HAUSER: It sounds quite unlikely, and foreign countries do not wish to believe that the members of the Waffen-SS as well as myself knew nothing of the crimes of which we have heard here. This perhaps may serve as an explanation: At home only those who had victims in the concentration camps learned, anything about them; only the ever-present secret opposition spread stories and rumors. This was kept from the SS man. If he happened to hear something by chance, he thought that it was hostile propaganda. Foreign radio broadcasts or newspapers were unknown to him for they were forbidden at home. The bulk of the Waffen-SS was facing the enemy. The war tasks grew from year to year and the efforts became more intense.

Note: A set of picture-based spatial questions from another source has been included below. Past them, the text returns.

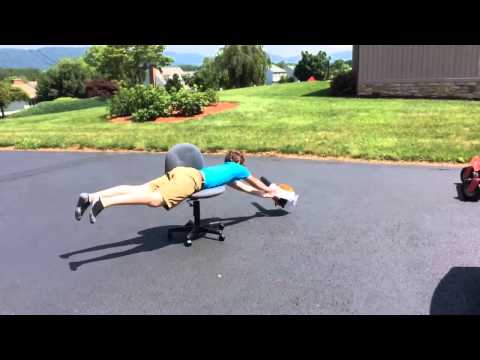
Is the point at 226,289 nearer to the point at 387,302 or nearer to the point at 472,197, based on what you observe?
the point at 387,302

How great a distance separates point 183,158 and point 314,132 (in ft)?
24.6

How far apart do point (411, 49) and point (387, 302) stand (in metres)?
16.9

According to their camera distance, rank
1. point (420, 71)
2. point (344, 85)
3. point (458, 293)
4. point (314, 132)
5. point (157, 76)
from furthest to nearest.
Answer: point (157, 76)
point (344, 85)
point (420, 71)
point (314, 132)
point (458, 293)

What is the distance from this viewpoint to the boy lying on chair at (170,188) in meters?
4.75

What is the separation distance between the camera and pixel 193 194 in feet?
17.5

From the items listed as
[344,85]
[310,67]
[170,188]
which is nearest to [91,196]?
[170,188]

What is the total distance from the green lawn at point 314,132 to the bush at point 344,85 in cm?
387

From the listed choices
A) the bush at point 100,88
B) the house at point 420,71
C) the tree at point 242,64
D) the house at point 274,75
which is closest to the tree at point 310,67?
the house at point 274,75

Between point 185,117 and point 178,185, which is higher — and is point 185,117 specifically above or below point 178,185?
above

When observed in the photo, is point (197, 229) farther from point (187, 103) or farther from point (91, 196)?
point (187, 103)

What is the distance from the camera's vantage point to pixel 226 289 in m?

The SS man did not have the time or opportunity to check rumors, and like myself he was surprised and indignant about all these things which Himmler had done contrary to what he had preached to us in peacetime.
HERR PELCKMANN: Do you know the speech of Himmler's made at Posen, in which he mentioned the fact that thousands and tens of thousands of Jews had been killed?
HAUSER: I did not hear that speech at Posen, and only learned of it here during my arrest. As far as I know, the speech was addressed to the leaders at home and in the occupied countries. Members of the Waffen-SS were not present at all, or if so, only in insignificant numbers.
HERR PELCKMANN: The units for the guarding of the concentration camps were designated as Waffen-SS as well, and ranks of the Waffen-SS were given to persons connected with the concentration camp system. Did you know anything about these matters during the war?
HAUSER: I have already mentioned that the designation of concentration camp guards as Waffen-SS men became known to me only after the war. However, I must add that Heinrich Himmler deliberately tried to efface the dividing lines between his various organizations before the eyes of the public, and examples of that are precisely the designation of the concentration camp guard units as Waffen-SS and the giving of ranks in the Waffen-SS to persons who had nothing to do with the fighting troops.
HERR PELCKMANN: Do you consider that the Waffen-SS, in its majority, participated in the crimes which indubitably were committed?
HAUSER: No. The Prosecution chains the Waffen-SS to the fate of Heinrich Himmler and a small circle of criminals around him. The Waffen-SS is taking this quite bitterly for it believes that in its majority it fought decently and fairly. It is far removed from these crimes and from the man who is responsible for them. I should like to ask the High Tribunal to please listen to the accounts and the judgments of the front soldiers on your side. I believe that they will not fail to show us respect. Wherever specific incidents occurred they were exceptions.
The Waffen-SS considers it quite unjust that it is being treated differently from the mass of the German Armed Forces and it does not deserve to be outlawed as a criminal organization.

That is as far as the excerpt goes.